Le Chef du gouvernement, Saâdeddine El Othmani, ne risque-t-il pas de se détourner des partis sanctionnés, à savoir le PPS et le MP?
Hafid Ezzahri: La révocation de 4 ministres ouvre la voie à plusieurs scénarios. El Othmani devra être chargé par le roi de remplacer les postes vacants ou, dans un cas plus extrême, opérer une refonte totale de son équipe gouvernementale. Dans un contexte où la majorité gouvernementale est affaiblie, le Chef du gouvernement aura besoin des soutiens des autres partis de la majorité, et plus particulièrement du soutien de son propre parti, qui connaît des tensions internes. Ce qui laisse le champ ouvert à toutes les possibilités.
Le chamboulement de la majorité gouvernementale pourrait pousser El Othmani à revoir ses alliances. Peut-on s'attendre à l'entrée de l'Istiqlal, qui est le troisième parti en termes de sièges parlementaires après le PJD et éventuellement du PAM, qui connaît l'émergence d'un courant favorable à l'alliance avec le PJD?
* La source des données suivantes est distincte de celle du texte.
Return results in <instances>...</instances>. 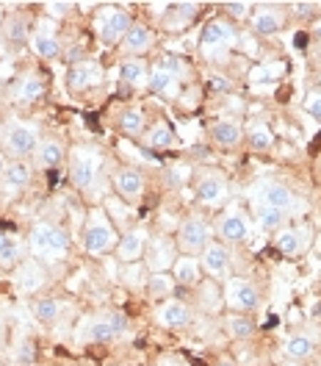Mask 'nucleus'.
<instances>
[{"mask_svg": "<svg viewBox=\"0 0 321 366\" xmlns=\"http://www.w3.org/2000/svg\"><path fill=\"white\" fill-rule=\"evenodd\" d=\"M31 250L39 258H61L69 250L67 230L56 222H36L31 228Z\"/></svg>", "mask_w": 321, "mask_h": 366, "instance_id": "nucleus-1", "label": "nucleus"}, {"mask_svg": "<svg viewBox=\"0 0 321 366\" xmlns=\"http://www.w3.org/2000/svg\"><path fill=\"white\" fill-rule=\"evenodd\" d=\"M114 242L116 233L111 219L100 208H94L89 219H86V225H83V250H86V255H103V252L114 247Z\"/></svg>", "mask_w": 321, "mask_h": 366, "instance_id": "nucleus-2", "label": "nucleus"}, {"mask_svg": "<svg viewBox=\"0 0 321 366\" xmlns=\"http://www.w3.org/2000/svg\"><path fill=\"white\" fill-rule=\"evenodd\" d=\"M39 142H42L39 139V128L31 125V122H11L3 131V147H6V153H11L17 161H23L25 156H34Z\"/></svg>", "mask_w": 321, "mask_h": 366, "instance_id": "nucleus-3", "label": "nucleus"}, {"mask_svg": "<svg viewBox=\"0 0 321 366\" xmlns=\"http://www.w3.org/2000/svg\"><path fill=\"white\" fill-rule=\"evenodd\" d=\"M178 247L185 252V255H194V252H203L213 242V228L208 225L203 217H188L180 222L178 228Z\"/></svg>", "mask_w": 321, "mask_h": 366, "instance_id": "nucleus-4", "label": "nucleus"}, {"mask_svg": "<svg viewBox=\"0 0 321 366\" xmlns=\"http://www.w3.org/2000/svg\"><path fill=\"white\" fill-rule=\"evenodd\" d=\"M100 169H103V159L94 150H75V156H72V183L78 189L89 192L100 178Z\"/></svg>", "mask_w": 321, "mask_h": 366, "instance_id": "nucleus-5", "label": "nucleus"}, {"mask_svg": "<svg viewBox=\"0 0 321 366\" xmlns=\"http://www.w3.org/2000/svg\"><path fill=\"white\" fill-rule=\"evenodd\" d=\"M144 261L153 272L172 269V264L178 261V242L169 239V236H150L147 250H144Z\"/></svg>", "mask_w": 321, "mask_h": 366, "instance_id": "nucleus-6", "label": "nucleus"}, {"mask_svg": "<svg viewBox=\"0 0 321 366\" xmlns=\"http://www.w3.org/2000/svg\"><path fill=\"white\" fill-rule=\"evenodd\" d=\"M225 302H228L233 311L238 314H253L255 308L260 305V289L250 283V280H230L228 283V292H225Z\"/></svg>", "mask_w": 321, "mask_h": 366, "instance_id": "nucleus-7", "label": "nucleus"}, {"mask_svg": "<svg viewBox=\"0 0 321 366\" xmlns=\"http://www.w3.org/2000/svg\"><path fill=\"white\" fill-rule=\"evenodd\" d=\"M128 330V320L122 314H103V317H94L89 322V330H86V339L94 344H108L119 339L122 333Z\"/></svg>", "mask_w": 321, "mask_h": 366, "instance_id": "nucleus-8", "label": "nucleus"}, {"mask_svg": "<svg viewBox=\"0 0 321 366\" xmlns=\"http://www.w3.org/2000/svg\"><path fill=\"white\" fill-rule=\"evenodd\" d=\"M147 242H150L147 228L125 230V233H122V239L116 242V261H122L125 267H128V264H138V261L144 258Z\"/></svg>", "mask_w": 321, "mask_h": 366, "instance_id": "nucleus-9", "label": "nucleus"}, {"mask_svg": "<svg viewBox=\"0 0 321 366\" xmlns=\"http://www.w3.org/2000/svg\"><path fill=\"white\" fill-rule=\"evenodd\" d=\"M103 84V67L97 61H75L67 72V86L72 92H86Z\"/></svg>", "mask_w": 321, "mask_h": 366, "instance_id": "nucleus-10", "label": "nucleus"}, {"mask_svg": "<svg viewBox=\"0 0 321 366\" xmlns=\"http://www.w3.org/2000/svg\"><path fill=\"white\" fill-rule=\"evenodd\" d=\"M213 233L219 236L222 244H241V242L250 236V222H247L241 214H235V211H233V214H222Z\"/></svg>", "mask_w": 321, "mask_h": 366, "instance_id": "nucleus-11", "label": "nucleus"}, {"mask_svg": "<svg viewBox=\"0 0 321 366\" xmlns=\"http://www.w3.org/2000/svg\"><path fill=\"white\" fill-rule=\"evenodd\" d=\"M114 189L125 203L136 206L138 200H141V194H144V175H141L138 169L125 167V169H119L114 175Z\"/></svg>", "mask_w": 321, "mask_h": 366, "instance_id": "nucleus-12", "label": "nucleus"}, {"mask_svg": "<svg viewBox=\"0 0 321 366\" xmlns=\"http://www.w3.org/2000/svg\"><path fill=\"white\" fill-rule=\"evenodd\" d=\"M131 17H128V11H122V9H111L106 17H103V23H100V39L106 42V45H116V42H122L125 36H128V31H131Z\"/></svg>", "mask_w": 321, "mask_h": 366, "instance_id": "nucleus-13", "label": "nucleus"}, {"mask_svg": "<svg viewBox=\"0 0 321 366\" xmlns=\"http://www.w3.org/2000/svg\"><path fill=\"white\" fill-rule=\"evenodd\" d=\"M200 267H205L210 277H225L230 272V250L222 242H210L205 250L200 252Z\"/></svg>", "mask_w": 321, "mask_h": 366, "instance_id": "nucleus-14", "label": "nucleus"}, {"mask_svg": "<svg viewBox=\"0 0 321 366\" xmlns=\"http://www.w3.org/2000/svg\"><path fill=\"white\" fill-rule=\"evenodd\" d=\"M156 322L163 327H185V325H191V308L180 300H166L156 311Z\"/></svg>", "mask_w": 321, "mask_h": 366, "instance_id": "nucleus-15", "label": "nucleus"}, {"mask_svg": "<svg viewBox=\"0 0 321 366\" xmlns=\"http://www.w3.org/2000/svg\"><path fill=\"white\" fill-rule=\"evenodd\" d=\"M210 142L216 147H222V150H235L244 142V131L233 119H219V122L210 125Z\"/></svg>", "mask_w": 321, "mask_h": 366, "instance_id": "nucleus-16", "label": "nucleus"}, {"mask_svg": "<svg viewBox=\"0 0 321 366\" xmlns=\"http://www.w3.org/2000/svg\"><path fill=\"white\" fill-rule=\"evenodd\" d=\"M253 28L258 36H272L282 28V11L280 6H260L253 17Z\"/></svg>", "mask_w": 321, "mask_h": 366, "instance_id": "nucleus-17", "label": "nucleus"}, {"mask_svg": "<svg viewBox=\"0 0 321 366\" xmlns=\"http://www.w3.org/2000/svg\"><path fill=\"white\" fill-rule=\"evenodd\" d=\"M260 203L269 208H280V211H288V208L294 206V194H291V189L288 186H282V183H263L260 186Z\"/></svg>", "mask_w": 321, "mask_h": 366, "instance_id": "nucleus-18", "label": "nucleus"}, {"mask_svg": "<svg viewBox=\"0 0 321 366\" xmlns=\"http://www.w3.org/2000/svg\"><path fill=\"white\" fill-rule=\"evenodd\" d=\"M233 39H235V31H233V25L225 23V20H210V23H205V28H203L200 45H203V50H205V47L230 45Z\"/></svg>", "mask_w": 321, "mask_h": 366, "instance_id": "nucleus-19", "label": "nucleus"}, {"mask_svg": "<svg viewBox=\"0 0 321 366\" xmlns=\"http://www.w3.org/2000/svg\"><path fill=\"white\" fill-rule=\"evenodd\" d=\"M116 125H119V131H122L125 137L141 139L147 134V114H144L138 106H131V109H125V112L119 114Z\"/></svg>", "mask_w": 321, "mask_h": 366, "instance_id": "nucleus-20", "label": "nucleus"}, {"mask_svg": "<svg viewBox=\"0 0 321 366\" xmlns=\"http://www.w3.org/2000/svg\"><path fill=\"white\" fill-rule=\"evenodd\" d=\"M45 269L39 267V261H34V258H28L23 261L20 267H17V286L23 289V292H36L39 286H45Z\"/></svg>", "mask_w": 321, "mask_h": 366, "instance_id": "nucleus-21", "label": "nucleus"}, {"mask_svg": "<svg viewBox=\"0 0 321 366\" xmlns=\"http://www.w3.org/2000/svg\"><path fill=\"white\" fill-rule=\"evenodd\" d=\"M225 192H228V183L222 175H205V178L197 181V197L205 206H216L225 197Z\"/></svg>", "mask_w": 321, "mask_h": 366, "instance_id": "nucleus-22", "label": "nucleus"}, {"mask_svg": "<svg viewBox=\"0 0 321 366\" xmlns=\"http://www.w3.org/2000/svg\"><path fill=\"white\" fill-rule=\"evenodd\" d=\"M200 261L191 255H178V261L172 264V277L178 286H197L200 283Z\"/></svg>", "mask_w": 321, "mask_h": 366, "instance_id": "nucleus-23", "label": "nucleus"}, {"mask_svg": "<svg viewBox=\"0 0 321 366\" xmlns=\"http://www.w3.org/2000/svg\"><path fill=\"white\" fill-rule=\"evenodd\" d=\"M61 161H64V147H61L56 139L39 142V147H36V153H34V164H36V167H42V169H56V167H61Z\"/></svg>", "mask_w": 321, "mask_h": 366, "instance_id": "nucleus-24", "label": "nucleus"}, {"mask_svg": "<svg viewBox=\"0 0 321 366\" xmlns=\"http://www.w3.org/2000/svg\"><path fill=\"white\" fill-rule=\"evenodd\" d=\"M153 47V31L147 28V25H131V31H128V36L122 39V50L125 53H131V56H141V53H147Z\"/></svg>", "mask_w": 321, "mask_h": 366, "instance_id": "nucleus-25", "label": "nucleus"}, {"mask_svg": "<svg viewBox=\"0 0 321 366\" xmlns=\"http://www.w3.org/2000/svg\"><path fill=\"white\" fill-rule=\"evenodd\" d=\"M23 261L25 258H23V244H20V239L0 230V267L14 269V267H20Z\"/></svg>", "mask_w": 321, "mask_h": 366, "instance_id": "nucleus-26", "label": "nucleus"}, {"mask_svg": "<svg viewBox=\"0 0 321 366\" xmlns=\"http://www.w3.org/2000/svg\"><path fill=\"white\" fill-rule=\"evenodd\" d=\"M31 178H34V169H31L28 161H11L3 172V186L11 189V192H20L31 183Z\"/></svg>", "mask_w": 321, "mask_h": 366, "instance_id": "nucleus-27", "label": "nucleus"}, {"mask_svg": "<svg viewBox=\"0 0 321 366\" xmlns=\"http://www.w3.org/2000/svg\"><path fill=\"white\" fill-rule=\"evenodd\" d=\"M119 78L128 84V86H147V78H150V69L141 59H125L119 64Z\"/></svg>", "mask_w": 321, "mask_h": 366, "instance_id": "nucleus-28", "label": "nucleus"}, {"mask_svg": "<svg viewBox=\"0 0 321 366\" xmlns=\"http://www.w3.org/2000/svg\"><path fill=\"white\" fill-rule=\"evenodd\" d=\"M141 139H144V144L150 150H169V147H175V134H172V128L166 122H156Z\"/></svg>", "mask_w": 321, "mask_h": 366, "instance_id": "nucleus-29", "label": "nucleus"}, {"mask_svg": "<svg viewBox=\"0 0 321 366\" xmlns=\"http://www.w3.org/2000/svg\"><path fill=\"white\" fill-rule=\"evenodd\" d=\"M175 277L169 272H150V277H147V295L150 297H156V300H163V297H169L172 292H175Z\"/></svg>", "mask_w": 321, "mask_h": 366, "instance_id": "nucleus-30", "label": "nucleus"}, {"mask_svg": "<svg viewBox=\"0 0 321 366\" xmlns=\"http://www.w3.org/2000/svg\"><path fill=\"white\" fill-rule=\"evenodd\" d=\"M285 219H288V214L280 211V208H269V206L258 208V228L263 230V233H277V230H282Z\"/></svg>", "mask_w": 321, "mask_h": 366, "instance_id": "nucleus-31", "label": "nucleus"}, {"mask_svg": "<svg viewBox=\"0 0 321 366\" xmlns=\"http://www.w3.org/2000/svg\"><path fill=\"white\" fill-rule=\"evenodd\" d=\"M285 355L291 358V361H302V358H310L313 355V336H307V333H294L288 342H285Z\"/></svg>", "mask_w": 321, "mask_h": 366, "instance_id": "nucleus-32", "label": "nucleus"}, {"mask_svg": "<svg viewBox=\"0 0 321 366\" xmlns=\"http://www.w3.org/2000/svg\"><path fill=\"white\" fill-rule=\"evenodd\" d=\"M31 45L36 50V56H42V59H58V56H61L58 39H56L53 34H45V31L34 34V36H31Z\"/></svg>", "mask_w": 321, "mask_h": 366, "instance_id": "nucleus-33", "label": "nucleus"}, {"mask_svg": "<svg viewBox=\"0 0 321 366\" xmlns=\"http://www.w3.org/2000/svg\"><path fill=\"white\" fill-rule=\"evenodd\" d=\"M302 233L297 228H282L277 233V250L282 252V255H297L302 252Z\"/></svg>", "mask_w": 321, "mask_h": 366, "instance_id": "nucleus-34", "label": "nucleus"}, {"mask_svg": "<svg viewBox=\"0 0 321 366\" xmlns=\"http://www.w3.org/2000/svg\"><path fill=\"white\" fill-rule=\"evenodd\" d=\"M42 92H45V84H42L36 75H28V78H23V84L17 86L14 97H17L20 103H36V100L42 97Z\"/></svg>", "mask_w": 321, "mask_h": 366, "instance_id": "nucleus-35", "label": "nucleus"}, {"mask_svg": "<svg viewBox=\"0 0 321 366\" xmlns=\"http://www.w3.org/2000/svg\"><path fill=\"white\" fill-rule=\"evenodd\" d=\"M228 327H230V333H233V339H253L255 336V322L250 320V314H235V317H230L228 320Z\"/></svg>", "mask_w": 321, "mask_h": 366, "instance_id": "nucleus-36", "label": "nucleus"}, {"mask_svg": "<svg viewBox=\"0 0 321 366\" xmlns=\"http://www.w3.org/2000/svg\"><path fill=\"white\" fill-rule=\"evenodd\" d=\"M58 300L56 297H39L36 302H34V317L39 322H45V325H50V322L58 320Z\"/></svg>", "mask_w": 321, "mask_h": 366, "instance_id": "nucleus-37", "label": "nucleus"}, {"mask_svg": "<svg viewBox=\"0 0 321 366\" xmlns=\"http://www.w3.org/2000/svg\"><path fill=\"white\" fill-rule=\"evenodd\" d=\"M272 144H275V137H272V131H266L263 125H255L253 131H250V147H253V150L266 153V150H272Z\"/></svg>", "mask_w": 321, "mask_h": 366, "instance_id": "nucleus-38", "label": "nucleus"}, {"mask_svg": "<svg viewBox=\"0 0 321 366\" xmlns=\"http://www.w3.org/2000/svg\"><path fill=\"white\" fill-rule=\"evenodd\" d=\"M172 84H175V75H169V72H163V69H153L150 72V78H147V86L156 92V94H163V92L172 89Z\"/></svg>", "mask_w": 321, "mask_h": 366, "instance_id": "nucleus-39", "label": "nucleus"}, {"mask_svg": "<svg viewBox=\"0 0 321 366\" xmlns=\"http://www.w3.org/2000/svg\"><path fill=\"white\" fill-rule=\"evenodd\" d=\"M14 364L17 366L36 364V344L31 342V339H23V342L17 344V350H14Z\"/></svg>", "mask_w": 321, "mask_h": 366, "instance_id": "nucleus-40", "label": "nucleus"}, {"mask_svg": "<svg viewBox=\"0 0 321 366\" xmlns=\"http://www.w3.org/2000/svg\"><path fill=\"white\" fill-rule=\"evenodd\" d=\"M3 31H6V36H9V39H14V42H25V39H28V23L20 20V17L6 20Z\"/></svg>", "mask_w": 321, "mask_h": 366, "instance_id": "nucleus-41", "label": "nucleus"}, {"mask_svg": "<svg viewBox=\"0 0 321 366\" xmlns=\"http://www.w3.org/2000/svg\"><path fill=\"white\" fill-rule=\"evenodd\" d=\"M147 277H150V274L144 272V267H141V264H128L125 283H128L131 289H141V286H147Z\"/></svg>", "mask_w": 321, "mask_h": 366, "instance_id": "nucleus-42", "label": "nucleus"}, {"mask_svg": "<svg viewBox=\"0 0 321 366\" xmlns=\"http://www.w3.org/2000/svg\"><path fill=\"white\" fill-rule=\"evenodd\" d=\"M156 67L163 69V72H169V75H175V78H178V75L183 72V61H180L178 56H160L158 64H156Z\"/></svg>", "mask_w": 321, "mask_h": 366, "instance_id": "nucleus-43", "label": "nucleus"}, {"mask_svg": "<svg viewBox=\"0 0 321 366\" xmlns=\"http://www.w3.org/2000/svg\"><path fill=\"white\" fill-rule=\"evenodd\" d=\"M305 112L310 117L321 119V92H307L305 94Z\"/></svg>", "mask_w": 321, "mask_h": 366, "instance_id": "nucleus-44", "label": "nucleus"}, {"mask_svg": "<svg viewBox=\"0 0 321 366\" xmlns=\"http://www.w3.org/2000/svg\"><path fill=\"white\" fill-rule=\"evenodd\" d=\"M247 11H250V3H228L230 17H247Z\"/></svg>", "mask_w": 321, "mask_h": 366, "instance_id": "nucleus-45", "label": "nucleus"}, {"mask_svg": "<svg viewBox=\"0 0 321 366\" xmlns=\"http://www.w3.org/2000/svg\"><path fill=\"white\" fill-rule=\"evenodd\" d=\"M294 9H297V14H302V17H305V14H310V11L316 9V3H297Z\"/></svg>", "mask_w": 321, "mask_h": 366, "instance_id": "nucleus-46", "label": "nucleus"}, {"mask_svg": "<svg viewBox=\"0 0 321 366\" xmlns=\"http://www.w3.org/2000/svg\"><path fill=\"white\" fill-rule=\"evenodd\" d=\"M6 167H9V164H6V159L0 156V178H3V172H6Z\"/></svg>", "mask_w": 321, "mask_h": 366, "instance_id": "nucleus-47", "label": "nucleus"}, {"mask_svg": "<svg viewBox=\"0 0 321 366\" xmlns=\"http://www.w3.org/2000/svg\"><path fill=\"white\" fill-rule=\"evenodd\" d=\"M313 34H316V39H321V20L316 23V28H313Z\"/></svg>", "mask_w": 321, "mask_h": 366, "instance_id": "nucleus-48", "label": "nucleus"}, {"mask_svg": "<svg viewBox=\"0 0 321 366\" xmlns=\"http://www.w3.org/2000/svg\"><path fill=\"white\" fill-rule=\"evenodd\" d=\"M216 366H235V364H233L230 358H222V361H219V364H216Z\"/></svg>", "mask_w": 321, "mask_h": 366, "instance_id": "nucleus-49", "label": "nucleus"}, {"mask_svg": "<svg viewBox=\"0 0 321 366\" xmlns=\"http://www.w3.org/2000/svg\"><path fill=\"white\" fill-rule=\"evenodd\" d=\"M282 366H302L299 361H288V364H282Z\"/></svg>", "mask_w": 321, "mask_h": 366, "instance_id": "nucleus-50", "label": "nucleus"}, {"mask_svg": "<svg viewBox=\"0 0 321 366\" xmlns=\"http://www.w3.org/2000/svg\"><path fill=\"white\" fill-rule=\"evenodd\" d=\"M0 339H3V322H0Z\"/></svg>", "mask_w": 321, "mask_h": 366, "instance_id": "nucleus-51", "label": "nucleus"}]
</instances>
Omar Cherkaoui: El Othmani a deux choix devant lui. Le premier est le remplacement technique des postes vacants dans son gouvernement. C'est-à-dire de désigner quatre ministres pour remplacer les quatre limogés, qui seraient affiliés aux mêmes partis: le MP et le PPS. Le deuxième choix consisterait à élargir le cercle des concertations gouvernementales de manière à ce qu'elles comprennent d'autres partis, éventuellement l'Istiqlal et le PAM. Ce deuxième choix est plus probable car le PPS pourrait décider de sortir de la majorité, après avoir perdu deux ministères et surtout après que Nabil Benabdellah, son secrétaire général, a été révoqué par le roi.
Parmi les concernés par le limogeage, Mohamed Hassad, qui était à la tête du ministère de l'Intérieur lors du lancement du programme. Est-ce le signe que ce ministère de souveraineté devient un département comme un autre, qui doit rendre des comptes?
Nasr Eddine Hssini: Le signal envoyé par le roi est que désormais, personne ne sera exclu des sanctions, si sa responsabilité est établie dans un dysfonctionnement. Même Mohamed Hassad, qu'on croyait intouchable, fait partie des ministres maudits. Le roi a insinué que le ministère de l'Intérieur, lui aussi, est soumis aux règles, et que la loi est au-dessus de tous. Il ne faut plus s'étonner de voir des walis ou gouverneurs limogés dans l'avenir pour avoir failli à leurs missions.